With almost all computerized tests, multiple choice items have their options randomized before presentation. This occurs for at least one good security reason: To make sure that test takers sitting adjacently cannot copy easily from each other. At the test level, the items themselves are randomly presented for the same reason. Another reason to randomize options has been to make item harvesting a bit more difficult. If a person (“harvester”) sent to memorize particular question on an exam only recalls the A, B or C label of the option, this is no longer very helpful information as those options will be in different positions for subsequent test takers.
Cheating on tests and the related test fraud category of item harvesting are becoming an increasing threat to the validity of test scores. In my opinion, today, they likely represent a larger threat to validity than poor item design and or the authoring of bad items. Testing programs need to use every tool in the toolbox to put up effective defenses against these threats, and to detect test fraud as soon as it occurs. Two of these tools are item and test design. I’m going to devote the rest of my remarks to the former. Let me start with a couple of analogies.
A building is designed and built with several purposes in mind. One is that it has to be functional for the reason it is built. But buildings also have to be built with durability, maintenance, accessibility, and many other purposes, including security. It seems unreasonable to think that anything should be built by considering only a single purpose. Even a simple toy like a yo-yo is designed to be both fun and safe, and probably affordable as well. Test items are more complex than yo-yos and are built with several purposes in mind. It is true that test items are certainly built with the measurement of a particular skill (I use the term “skill” very broadly) in mind, as the reviewer noted. They are also built so that they can be scored easily—multiple choice questions being a prime example. They are also designed to be presented on available and chosen presentation platforms, such as a test booklet or a computer screen. I just listened to an address by a very respected psychometrican at the conference of the International Test Commission who admonished us all that items should be designed with the principles of Universal Design in mind, which are principles that allow a question to measure well individuals with disabilities as well as it does those without those disabilities. I could come up with more, but these examples make it clear that the measurement of a skill or construct is not the only factor to consider when designing a test item. Why not security?
Items, like tests, can be designed to improve security. That effort can consider a defensive position, such as limiting the exposure of the items making it more difficult to steal the content or to cheat, or it can be serve a more active monitoring purpose, with the design being such that when taken and answered by a cheater, the item helps to detect the cheating. An example of the defensive approach is the Discrete Option Multiple Choice (DOMC) item. One of the ways the DOMC item has security value is that, by presenting options one-at-time—instead of all at once—and by ending the item before all options are presented, it reduces or limits the exposure of item content while not harming the measurement value. This exposure benefit makes it difficult to steal the content and for subsequent test takers to profit from the theft. As a monitoring/detection device, items can also be designed to detect cheaters without affecting their measurement capability. For example, the options in a multiple choice item can be purposefully arranged (as opposed to randomizing or using a fixed order) to eventually provide a code—working together with other items on the test—that will reveal the source of the theft of items that are later discovered on the Internet. Decoding the order of options for items discovered this way could easily lead right back to the parties involved in the theft.

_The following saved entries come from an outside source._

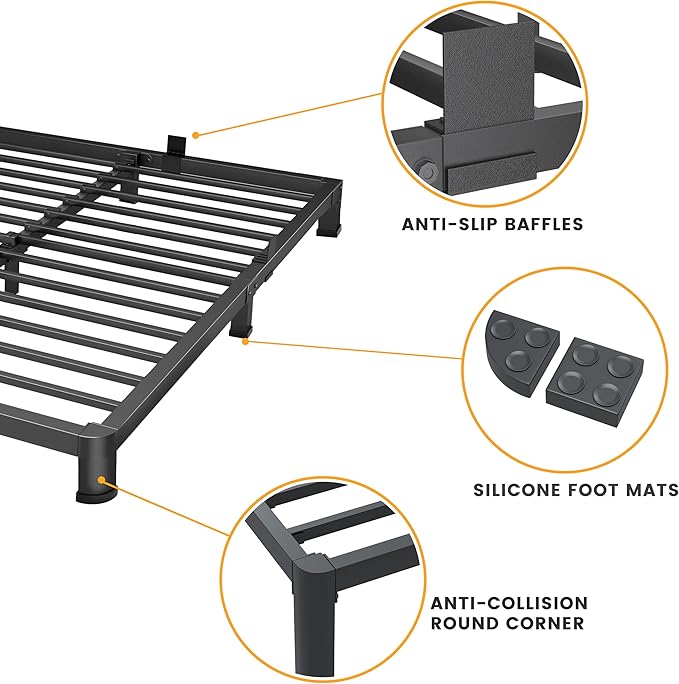 ANTI-SLIP BAFFLES

SILICONE FOOT MATS

ANTI-COLLISION
ROUND CORNER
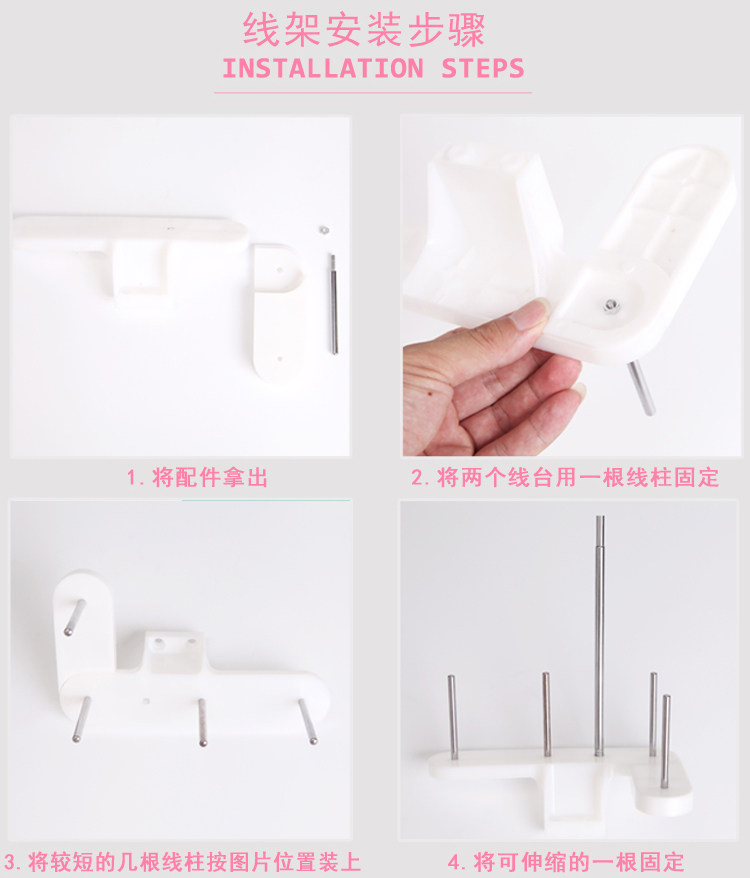 线架安装步骤
INSTALLATION STEPS

1. 将配件拿出

2. 将两个线台用一根线柱固定

3. 将较短的几根线柱按图片位置装上

4. 将可伸缩的一根固定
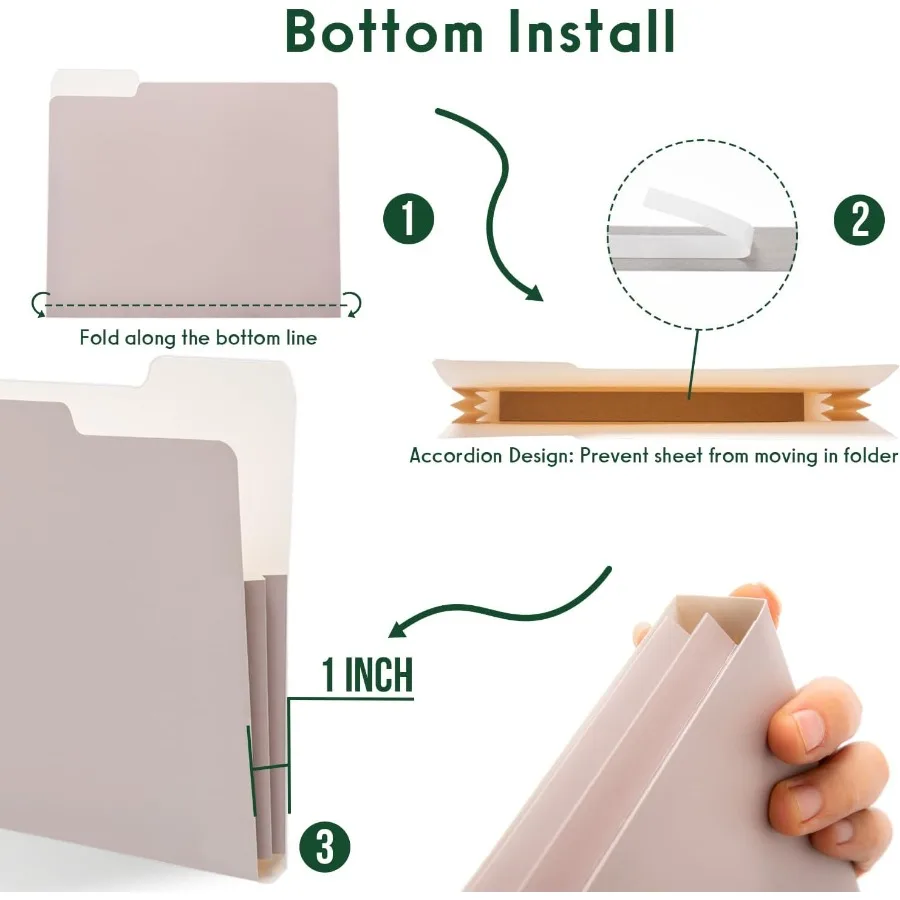 Bottom Install

1

Fold along the bottom line

2

Accordion Design: Prevent sheet from moving in folder

1 INCH

3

When I consider the many current possibilities that computerizing tests affords us, I see some great things in store for the field of testing. The ability for us to create truly new and innovative items and tests that solve some of our very difficult and long-standing problems is very exciting. As we leave behind the era of paper-based testing I hope we can achieve a proper balance of useful and rapid technology-based advancement and the preservation of valuable principles from our history.